§ **提示文**
++++++

それでは、まず最初に自己紹介をお願いします。

ふかぐん:皆さん初めまして。ふかぐんと申します。普段はパンダをやらせていただいております。シャニマス自体は事前登録のガシャからやっていて、アイマス全体としては 10 年ぐらい前に 765 プロのアニメを見たのが始めるきっかけでした。
ただ、音楽自体は別の媒体などで聴いていて、アイドルマスターというコンテンツのことはそれより前から認知はしていました。

だんろだんろです。シャニマスは僕も事前登録の頃からやっていまして、当時は果穂が可愛いなという思いでプレイを始めました。
当時はイルミネの pSSR を選択して始める人が多かったですが、僕は pSR の果穂を選んで W.I.N.G に何度も挑んだのは今でもよく覚えています。
そのまま放クラ 5 人、他ユニットへとだんだんと読み進めていってドはまりしました。その後に追加実装された黛冬優子 W.I.N.G に人生を変えられたので、以降一生冬優子にはついていっています。

☆SHHis への入り口

3周年のタイミングで追加された SHHis ですが、最初に抱いていた印象はどのようなものでしたか?

ふかぐん:まず SHHis 追加の発表が 2nd ライブのお知らせのタイミングで、『OH MY GOD』のあのイントロが流れて「なんだこのイントロは!?」となっていました。
追加ユニットが来ること自体は作中のコミュでもほのめかされていたので、既定路線のようなところはあったのですが、グレフェスの観点から3 人ユニット+ 2 人ユニットができてしまうため、2 人ユニットは来ないだろうと予想をしていました。
なので、まずはそのユニット人数・編成から驚かされました
私としては 2ndライブ が初めて現地に行ったアイマスライブだったということもありまして、ユニット追加の瞬間に立ち会ったということも自分の中では大きいです。
だんろ:僕はその発表の時に曲よりも先にイベントコミュ『明るい部屋』を彷彿とさせる天井社長のセリフや映像が流れた際の盛り上がりが忘れられませんね。
あの映像の中ではづきの関係者のようなシルエットが見えたときが個人的に一番アツかったです。
シャニマスはやはりコミュが魅力的で僕自身もすごく好きなので、SHHis に関しては、これまで 3 年間でシャニマス全体で積み上げてきたものを巻き込んだアイドルのコミュが始まるんだと思い、感動しました。

++++++

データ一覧
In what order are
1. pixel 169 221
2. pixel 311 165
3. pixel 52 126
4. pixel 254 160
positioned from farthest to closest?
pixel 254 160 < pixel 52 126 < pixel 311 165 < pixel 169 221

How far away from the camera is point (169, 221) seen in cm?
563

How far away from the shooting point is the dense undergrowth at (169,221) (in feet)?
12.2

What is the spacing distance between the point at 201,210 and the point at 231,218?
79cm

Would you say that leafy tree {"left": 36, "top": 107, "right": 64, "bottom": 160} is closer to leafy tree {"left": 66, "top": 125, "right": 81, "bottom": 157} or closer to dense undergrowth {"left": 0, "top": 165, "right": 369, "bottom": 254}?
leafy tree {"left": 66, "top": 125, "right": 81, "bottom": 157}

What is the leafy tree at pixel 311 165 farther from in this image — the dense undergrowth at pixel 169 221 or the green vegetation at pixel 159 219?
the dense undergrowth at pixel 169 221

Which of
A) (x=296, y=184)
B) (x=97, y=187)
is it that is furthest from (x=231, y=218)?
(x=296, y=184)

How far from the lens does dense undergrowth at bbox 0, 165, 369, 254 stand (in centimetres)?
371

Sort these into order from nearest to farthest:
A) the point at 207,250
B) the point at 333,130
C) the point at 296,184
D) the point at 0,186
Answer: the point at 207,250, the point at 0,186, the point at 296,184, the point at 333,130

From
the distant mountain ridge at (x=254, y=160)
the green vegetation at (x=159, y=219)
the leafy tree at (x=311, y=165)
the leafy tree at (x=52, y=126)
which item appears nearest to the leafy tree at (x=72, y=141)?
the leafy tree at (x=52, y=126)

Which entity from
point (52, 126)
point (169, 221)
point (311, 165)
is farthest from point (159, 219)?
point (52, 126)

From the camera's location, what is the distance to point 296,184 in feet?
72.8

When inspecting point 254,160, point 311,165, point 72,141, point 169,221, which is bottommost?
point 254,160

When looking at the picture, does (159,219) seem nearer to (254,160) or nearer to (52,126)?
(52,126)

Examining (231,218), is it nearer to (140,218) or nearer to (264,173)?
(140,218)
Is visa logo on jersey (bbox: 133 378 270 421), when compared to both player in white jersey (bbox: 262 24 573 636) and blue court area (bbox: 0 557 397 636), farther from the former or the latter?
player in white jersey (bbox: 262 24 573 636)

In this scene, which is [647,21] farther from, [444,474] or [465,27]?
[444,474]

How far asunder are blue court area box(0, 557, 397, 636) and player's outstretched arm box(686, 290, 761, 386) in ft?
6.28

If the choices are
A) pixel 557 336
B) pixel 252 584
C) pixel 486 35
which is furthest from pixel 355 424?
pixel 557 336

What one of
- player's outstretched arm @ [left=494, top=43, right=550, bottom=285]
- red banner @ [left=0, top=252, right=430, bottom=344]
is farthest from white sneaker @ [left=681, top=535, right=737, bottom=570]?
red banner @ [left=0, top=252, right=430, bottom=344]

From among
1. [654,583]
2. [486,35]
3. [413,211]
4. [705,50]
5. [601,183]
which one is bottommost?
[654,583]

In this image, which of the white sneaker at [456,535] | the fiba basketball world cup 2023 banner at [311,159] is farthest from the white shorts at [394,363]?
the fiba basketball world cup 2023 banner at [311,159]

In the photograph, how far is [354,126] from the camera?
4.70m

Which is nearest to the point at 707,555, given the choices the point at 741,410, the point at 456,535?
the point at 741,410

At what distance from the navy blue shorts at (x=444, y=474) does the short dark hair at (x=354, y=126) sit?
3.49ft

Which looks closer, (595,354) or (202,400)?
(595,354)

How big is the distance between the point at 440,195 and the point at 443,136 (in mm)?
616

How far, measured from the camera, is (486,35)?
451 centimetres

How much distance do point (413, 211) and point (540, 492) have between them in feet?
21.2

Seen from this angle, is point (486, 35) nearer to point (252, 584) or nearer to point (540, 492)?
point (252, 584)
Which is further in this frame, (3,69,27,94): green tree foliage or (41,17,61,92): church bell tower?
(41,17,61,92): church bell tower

++++++

§ **作業内容**
a – シャニマスのインタビューで名前が出てくる作中の登場人物を、すべて挙げてください。
b – シャニマスのインタビューのうち「ふかぐん:皆さん初めまして」で始まる段落を、要点を残して箇条書きにまとめてください。
c – シャニマスのインタビューの続きを書いてください。
データ一覧の項目は、シャニマスのインタビューとは別の資料です。

§ **作業結果**
a –
- 果穂
- 黛冬優子
- 天井社長
- はづき

b –
- ふかぐんと名乗り、普段はパンダをやっている。
- シャニマスは事前登録のガシャから遊んでいる。
- アイマスを始めたきっかけは、10年ぐらい前に765プロのアニメを見たこと。
- 音楽は別の媒体で聴いており、アイドルマスターはそれ以前から知っていた。

c –
実際その期待を裏切らず 2 年ぐらいかけてじっくりと描いてくれましたからね(笑)。
ふかぐん:確かに!アイドル側で「七草」という苗字を見たいときの驚きは、本当に「これ……これどういうこと!?」って感じでしたね。
だんろ:あれはもう発狂した~~!!『明るい部屋』ではづきさんにこれまで以上にフォーカスを当てて描いた後でしたからねぇ。
ふかぐん:ライブ会場で「はづきじゃないんだ」みたいなことを言っている人もいて「『明るい部屋』読んでないのかい!読んでくれっ!」って思いがあったのを思い出しました。
だんろ:それぞれプロデュースしたときの第一印象としては、にちかがプロデューサーのお眼鏡にかなっていなかったことに一番びっくりしまして、逆にこれまでの 23 人はみんなシャニ P がアイドルとして輝けると確信した「特別」な存在だったんだなと痛感しました。
だから、ごく一般人であるにちかがどこまで羽ばたいていけるのかということに興味を持ったのと、ユニットとしてはにちかがあまりに美琴に憧れすぎている上に実力差も大きすぎて、よくこの 2 人を組ませたなとシャニ P の正気を疑いましたね。空中分解するリスクが高いなぁって。
ふかぐん:実際本当に 2 人の関係は綱渡りといいますか、組んでどうにかなるだろうと思っていたであろう関係が、うまくいかないことの方が多く描かれていたのかなとは思います。
だんろ:崩壊リスクは高いけれど、それでもその 2 人がうまくかみ合ったときの出力が高いのでそこに賭けたのかなのかなとは思いますね。
ふかぐん:今でこそ関係は落ち着いてきたように思いますが、もっと「なかよシーズ」を見させてくれって願っています。
他には、ビジュアル面だと、美琴さんに対してにちかが地味めで、さらににちかがフェス衣装になったときに髪伸びてる!?ってなりましたね。
だんろ:僕めちゃくちゃロングの子が好きなので、フェス衣装の方のにちかがビジュアル的に一番先に好きになっちゃったんですよね(笑)。
懐かしいな~~。
ふかぐん:もちろん髪型が変わることはシャニマスではそれまでも多くあったのですが、髪の長さを変えてくるのは意外でした。

次に、ライブでのパフォーマンスも印象的な SHHis ですが、それぞれのアイドル個人についてそれぞれどんな印象がありますか?

だんろ:にちかはとにかく美琴を追いかけているところも含めて自分自身に徹底的に厳しいストイックな子で、アイドルを始めて間もないながらとんでもない成長を遂げているとは思います。
SHHis の「じゃない方」と評価されることもありますが、他ユニットのアイドルと比べると明らかににちかの方がレベルが高い描写が実際多くあります。
SHHis のパフォーマンス面での違いとしては、美琴が割と落ち着いた声なのに対して、にちかが明るくきらびやかな印象があるので、宝石もモチーフとしている SHHis を引っ張っていく存在としてはにちかが適所なところがあるのは無二なところだと考えていますね。
一方で美琴は幼少期からの徹底的な鍛錬による、ある種機械ともいえるパフォーマンスができることがよく描かれていて、『セヴン#ス』で改めてにちかが美琴のパフォーマンスの旨さを実感するシーンは印象的でした。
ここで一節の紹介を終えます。